Relationship of LDL-C-associated loci with fasting glucose. Nine of 19 loci showed a positive association with fasting glucose. LDL-C effect estimates are per SD; Fasting glucose effect estimates are in mmol/l; whiskers represent 95 % CI

Mendelian randomization using 197 LDL-C-associated SNPs showed that a 1-SD increase in LDL-C had no clear effect on fasting glucose (0.009 mmol/l; 95 % CI −0.001, 0.020; P = 0.08).

SNPs associated with LDL-C, CAD, fasting glucose and T2D

We next integrated data from the four traits (LDL-C, CAD, fasting glucose and T2D) using a subset of the 2966 SNPs associated with LDL-C (at P < 5 × 10−8) that also showed a nominally significant association (P < 0.05) with CAD risk (n = 84). Of these 84 SNPs, 17 were associated with fasting glucose and 13 with T2D risk. Six SNPs were associated with both T2D risk and fasting glucose. Of note, these six independent SNPs that associated with all four traits were consistent in their associations with higher LDL-C, higher CAD risk, lower fasting glucose and lower T2D risk (binomial P = 0.016) (Supplementary Fig. 2).

Eight of 17 SNPs associating with LDL-C, CAD and fasting glucose were located at the HMGCR locus.

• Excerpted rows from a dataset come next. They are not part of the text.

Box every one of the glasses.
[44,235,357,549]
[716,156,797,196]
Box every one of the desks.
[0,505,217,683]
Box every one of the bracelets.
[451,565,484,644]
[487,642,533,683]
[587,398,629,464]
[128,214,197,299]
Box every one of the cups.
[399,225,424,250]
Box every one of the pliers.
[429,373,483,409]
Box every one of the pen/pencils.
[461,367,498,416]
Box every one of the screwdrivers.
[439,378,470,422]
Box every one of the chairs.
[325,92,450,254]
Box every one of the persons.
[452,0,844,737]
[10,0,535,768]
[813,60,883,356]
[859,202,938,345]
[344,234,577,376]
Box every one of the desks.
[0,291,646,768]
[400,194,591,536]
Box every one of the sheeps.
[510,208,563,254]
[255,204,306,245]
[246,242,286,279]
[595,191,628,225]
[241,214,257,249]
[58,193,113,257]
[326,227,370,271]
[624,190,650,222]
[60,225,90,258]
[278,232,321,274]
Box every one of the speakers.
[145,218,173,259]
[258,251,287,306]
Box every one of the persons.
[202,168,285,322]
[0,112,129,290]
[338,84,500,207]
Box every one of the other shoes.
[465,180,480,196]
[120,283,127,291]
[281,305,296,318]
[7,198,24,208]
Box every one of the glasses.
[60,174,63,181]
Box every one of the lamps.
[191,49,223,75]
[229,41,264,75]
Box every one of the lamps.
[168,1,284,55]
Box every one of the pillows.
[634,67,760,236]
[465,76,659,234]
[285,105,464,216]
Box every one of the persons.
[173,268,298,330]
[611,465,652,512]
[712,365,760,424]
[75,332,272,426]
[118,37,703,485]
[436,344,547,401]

Other loci that were associated with LDL-C and CAD, and with fasting glucose and T2D included CELSR2, PSRC1, APOC1 and SUGP1.

Synthesis of a glycemic burden composite trait

To increase power to detect associations of loci with glycemic status, we developed a “glycemic burden composite”, which involved meta-analysis of associations of four glycemic traits (fasting glucose, fasting insulin, fasting proinsulin, HbA1c) together with T2D risk and included over 2.5 million SNPs in the MAGIC and DIAGRAM consortia datasets. We excluded HOMA-B and HOMA-IR from MAGIC based on the high correlation (see “Methods” and Supplementary Table 4 for more details), This identified 306 SNPs with significant associations with the glycemic burden composite (at Bonferroni-corrected P < 5 × 10−8) (Supplementary Fig. 3 and Data file S1).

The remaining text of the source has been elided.